Aplicativos ajudam eleitores na busca pelo voto consciente, dizem especiliastas

A cada dia, surgem mais possibilidades de o cidadão se informar sobre os candidatos

Atualizado em 27/08/2014 às 17:08, por Rodrigo Álvares.

A pouco mais de um mês das eleições, uma profusão de aplicativos políticos têm fervilhado nas lojas de Google e Apple com o objetivo de informar e orientar os eleitores na hora de escolher o seu candidato. Para especialistas, este novo cenário, no qual a comunicação entre os políticos e a sociedade torna-se mais horizontal, veio para ficar e só tem a contribuir.
“Quanto mais o cidadão se informar, melhor. O que vemos é que, , sobre as propostas. Mas, evidentemente, isso tudo precisa ser exercitado”, explica Gil Castello Branco, fundador e secretário-geral da Associação Contas Abertas.
De acordo com a coordenadora do Transparência Brasil, Natália Paiva, as pessoas vêm num movimento de buscar mais informação. “Acreditamos que nessas eleições vai ser a primeira vez que tem um uso maior desse tipo de ferramenta”, diz.
No último sábado (23/08), Natália participou da hackathon – uma maratona de criação de aplicativos promovida pela organização – na qual jovens desenvolvedores se dedicaram a criar ferramentas com foco nas eleições e no monitoramento do Congresso.
Crédito:Divulgação Programadores passaram 12 horas seguidas desenvolvendo aplicativos
Uma das ideias apresentadas é de uma plataforma web na qual seria possível cruzar bancos de dados de governos. “Você poderia cruzar os dados de doadores de campanha com receptores de empréstimos do BNDES. Esse é um exemplo de ideia legal que pode ser bastante útil para os jornalistas”, avalia Natália.
Para Castello Branco, o eleitor acaba tendo de se posicionar em meio ao bombardeio de marketing que sofre. “Ele fica tentando descobrir o que é uma embalagem e o que é o conteúdo. Existem dificuldades para o eleitor fazer uma escolha consciente e não ser enganado pelas embalagens”, aponta.
Especialista em segurança digital e votação eletrônica e professor do Instituto de Computação da Unicamp, Diego Aranha, criou o aplicativo Você Fiscal, cujo objetivo é fiscalizar o processo de totalização dos votos nas urnas eletrônicas de todo o País durante a etapa final da eleição.
Ele explica que a ideia do aplicativo surgiu como uma continuação do trabalho realizado nos testes de segurança de 2012, onde várias vulnerabilidades foram encontradas no software de votação das urnas. “Como o TSE decidiu não realizar testes de segurança esse ano e como o sistema instalado nas urnas não é diretamente auditável pela sociedade, resolvermos tentar uma auditoria por amostragem da etapa de totalização”, conta.
Para Aranha, a disseminação destes mecanismos nada mais é que “uma alternativa simples e descentralizada de informar e promover engajamento e participação”.
Também é preciso ter cuidado para que o eleitor não seja ludibriado do mesmo jeito.
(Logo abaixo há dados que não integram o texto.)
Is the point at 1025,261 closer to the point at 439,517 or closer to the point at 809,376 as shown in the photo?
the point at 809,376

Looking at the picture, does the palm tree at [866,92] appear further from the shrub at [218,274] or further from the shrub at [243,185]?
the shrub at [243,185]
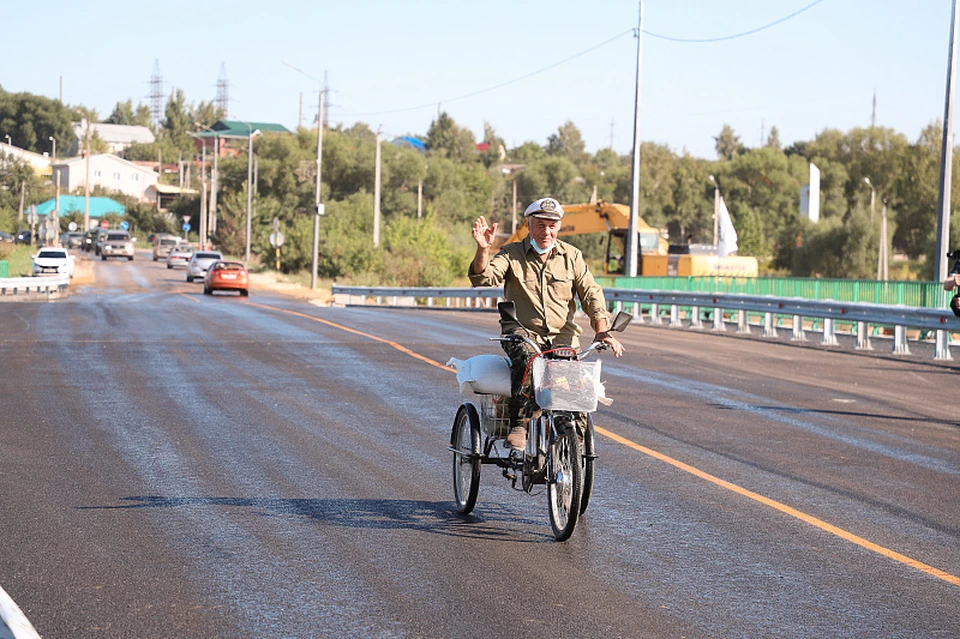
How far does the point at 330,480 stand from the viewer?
368 inches

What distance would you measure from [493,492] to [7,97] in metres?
194

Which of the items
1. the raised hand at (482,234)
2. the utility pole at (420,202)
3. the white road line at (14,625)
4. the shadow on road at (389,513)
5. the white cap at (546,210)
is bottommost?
the shadow on road at (389,513)

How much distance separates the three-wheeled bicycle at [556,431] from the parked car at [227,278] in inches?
1603

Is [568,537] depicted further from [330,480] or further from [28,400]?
[28,400]

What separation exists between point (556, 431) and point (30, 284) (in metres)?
38.2

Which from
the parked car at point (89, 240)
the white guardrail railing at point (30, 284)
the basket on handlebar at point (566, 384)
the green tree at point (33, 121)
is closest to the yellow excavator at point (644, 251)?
the white guardrail railing at point (30, 284)

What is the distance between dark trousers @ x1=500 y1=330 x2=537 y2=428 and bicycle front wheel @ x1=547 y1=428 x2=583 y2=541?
0.31 metres

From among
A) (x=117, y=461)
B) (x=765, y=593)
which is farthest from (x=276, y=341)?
(x=765, y=593)

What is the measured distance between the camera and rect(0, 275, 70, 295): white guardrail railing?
1626 inches

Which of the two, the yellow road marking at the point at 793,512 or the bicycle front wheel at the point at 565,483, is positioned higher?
the bicycle front wheel at the point at 565,483

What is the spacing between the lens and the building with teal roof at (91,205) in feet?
436

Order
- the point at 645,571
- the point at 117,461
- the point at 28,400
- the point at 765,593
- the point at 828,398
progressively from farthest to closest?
the point at 828,398 < the point at 28,400 < the point at 117,461 < the point at 645,571 < the point at 765,593

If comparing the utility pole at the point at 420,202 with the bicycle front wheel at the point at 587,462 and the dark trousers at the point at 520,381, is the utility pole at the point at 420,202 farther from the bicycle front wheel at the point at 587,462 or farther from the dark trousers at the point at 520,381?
the bicycle front wheel at the point at 587,462

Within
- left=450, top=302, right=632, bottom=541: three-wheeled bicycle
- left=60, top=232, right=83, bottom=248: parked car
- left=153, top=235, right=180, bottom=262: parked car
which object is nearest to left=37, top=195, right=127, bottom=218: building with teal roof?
left=60, top=232, right=83, bottom=248: parked car
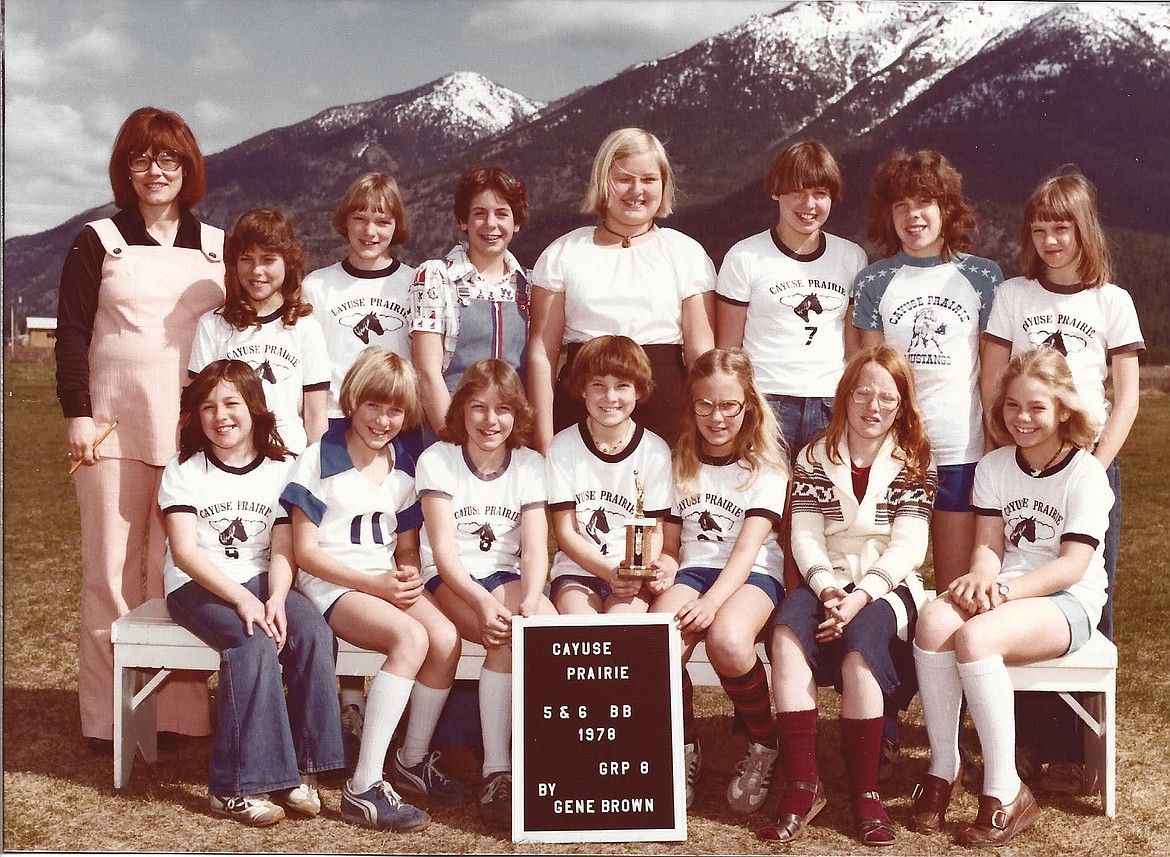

Natália aponta que, para evitar uma ideologização dos aplicativos, os organizadores do hackathon pediram, por exemplo, que fosse evitado o uso de rankings que utilizassem informações muito subjetivas. “Achamos que neste momento de eleições, alguns aplicativos podem ser usados de maneira equivocada, de uma maneira bastante ideologizada. Tem de se colocar os dados de maneira mais objetiva possível”, diz.

Crédito:Flickr/Abraji Eleitor tem de se posicionar em meio ao bombardeio de marketing, diz Castello Branco
Entre um dos fatores para os eleitores irem atrás de suas próprias informações sobre os candidatos, Castello Branco aponta para o horário eleitoral gratuito como um dos catalisadores. “É um programa de péssima qualidade. Você vê os candidatos a deputados estaduais desfilarem, mas que mal têm tempo de falar, que dirá apresentar propostas concretas. Nesse nível, é um desperdício, porque em nada adianta para o eleitor aquele desfilar de candidatos”, avalia.
“A emergência de iniciativas ligadas à eleição é clara consequência do período de campanha eleitoral, mas espero que as ideias se transformem em mecanismos de acompanhamento e fiscalização da gestão pública dos candidatos eleitos”, finaliza Aranha.